Your task> Please update the records from the start through the line that contains "2.34 metres", changing "window pane" to "windowpane" and leaving everything else as it is. Give back only those lines, without the pictures.
══════
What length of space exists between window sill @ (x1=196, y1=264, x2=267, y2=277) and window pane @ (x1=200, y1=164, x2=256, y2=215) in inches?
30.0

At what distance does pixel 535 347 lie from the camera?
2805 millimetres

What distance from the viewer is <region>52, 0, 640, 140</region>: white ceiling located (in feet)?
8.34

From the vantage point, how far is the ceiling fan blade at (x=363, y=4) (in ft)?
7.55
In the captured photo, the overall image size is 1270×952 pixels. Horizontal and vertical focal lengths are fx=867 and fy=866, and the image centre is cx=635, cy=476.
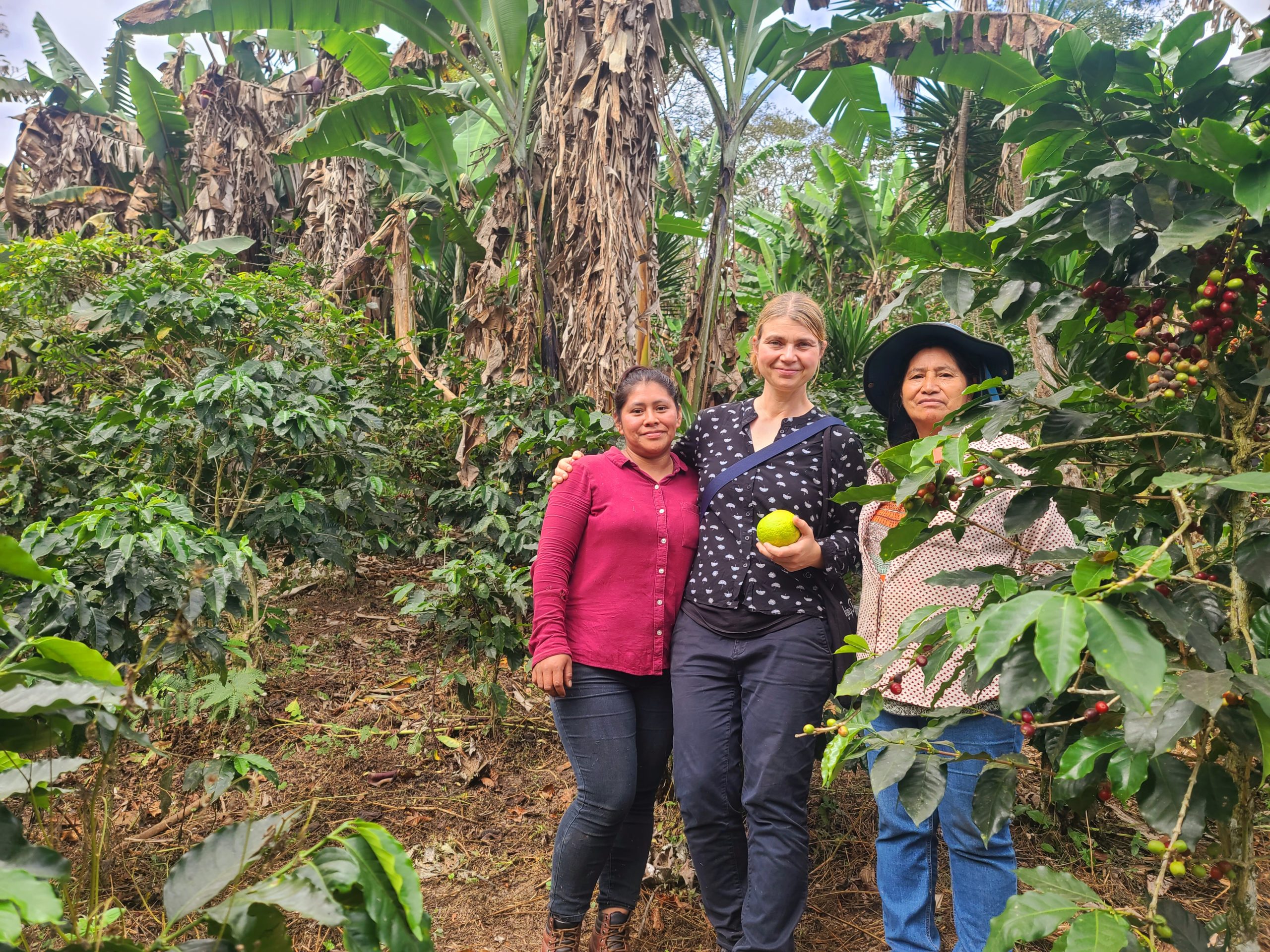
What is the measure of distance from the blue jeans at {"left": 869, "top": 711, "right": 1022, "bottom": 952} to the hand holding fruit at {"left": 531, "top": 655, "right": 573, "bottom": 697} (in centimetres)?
80

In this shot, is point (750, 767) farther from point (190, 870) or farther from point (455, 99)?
point (455, 99)

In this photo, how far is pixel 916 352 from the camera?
2.34 metres

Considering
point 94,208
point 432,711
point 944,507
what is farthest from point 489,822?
point 94,208

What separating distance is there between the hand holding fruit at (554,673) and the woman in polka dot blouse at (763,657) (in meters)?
0.29

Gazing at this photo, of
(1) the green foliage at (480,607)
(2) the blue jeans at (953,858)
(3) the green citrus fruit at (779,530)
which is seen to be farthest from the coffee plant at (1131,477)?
(1) the green foliage at (480,607)

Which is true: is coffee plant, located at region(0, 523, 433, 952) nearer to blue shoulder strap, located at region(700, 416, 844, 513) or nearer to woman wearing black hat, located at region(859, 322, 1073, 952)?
woman wearing black hat, located at region(859, 322, 1073, 952)

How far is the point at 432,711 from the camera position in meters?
4.28

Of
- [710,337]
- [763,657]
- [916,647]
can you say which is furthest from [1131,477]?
[710,337]

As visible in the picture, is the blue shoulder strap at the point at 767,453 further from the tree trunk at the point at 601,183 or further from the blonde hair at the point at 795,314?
the tree trunk at the point at 601,183

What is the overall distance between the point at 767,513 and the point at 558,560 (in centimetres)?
59

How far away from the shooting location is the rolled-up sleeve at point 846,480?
2.35 metres

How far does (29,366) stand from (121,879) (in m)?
3.00

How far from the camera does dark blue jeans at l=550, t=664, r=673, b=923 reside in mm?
2305

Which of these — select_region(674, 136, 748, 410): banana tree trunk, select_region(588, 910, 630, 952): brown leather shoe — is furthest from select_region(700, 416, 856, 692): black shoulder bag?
select_region(674, 136, 748, 410): banana tree trunk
══════
Reply to the exercise>
What length of space exists between window sill @ (x1=196, y1=264, x2=267, y2=277) and windowpane @ (x1=200, y1=164, x2=256, y2=215) in inches?
30.0

At what distance does pixel 535 347 lie from the camera?
2805 millimetres

What distance from the viewer is <region>52, 0, 640, 140</region>: white ceiling located (in feet)?
8.34

From the vantage point, how far is the ceiling fan blade at (x=363, y=4) (in ft)?
7.55
In the captured photo, the overall image size is 1270×952 pixels. Horizontal and vertical focal lengths are fx=867 and fy=866, and the image centre is cx=635, cy=476.
What is the measure of distance from the blue jeans at {"left": 869, "top": 711, "right": 1022, "bottom": 952} to the hand holding fruit at {"left": 531, "top": 655, "right": 573, "bottom": 697} (in centimetres)?
80

In this shot, is point (750, 767) farther from point (190, 870) or farther from point (455, 99)?
point (455, 99)

In this photo, how far is pixel 916 352 from the camera?
2.34 metres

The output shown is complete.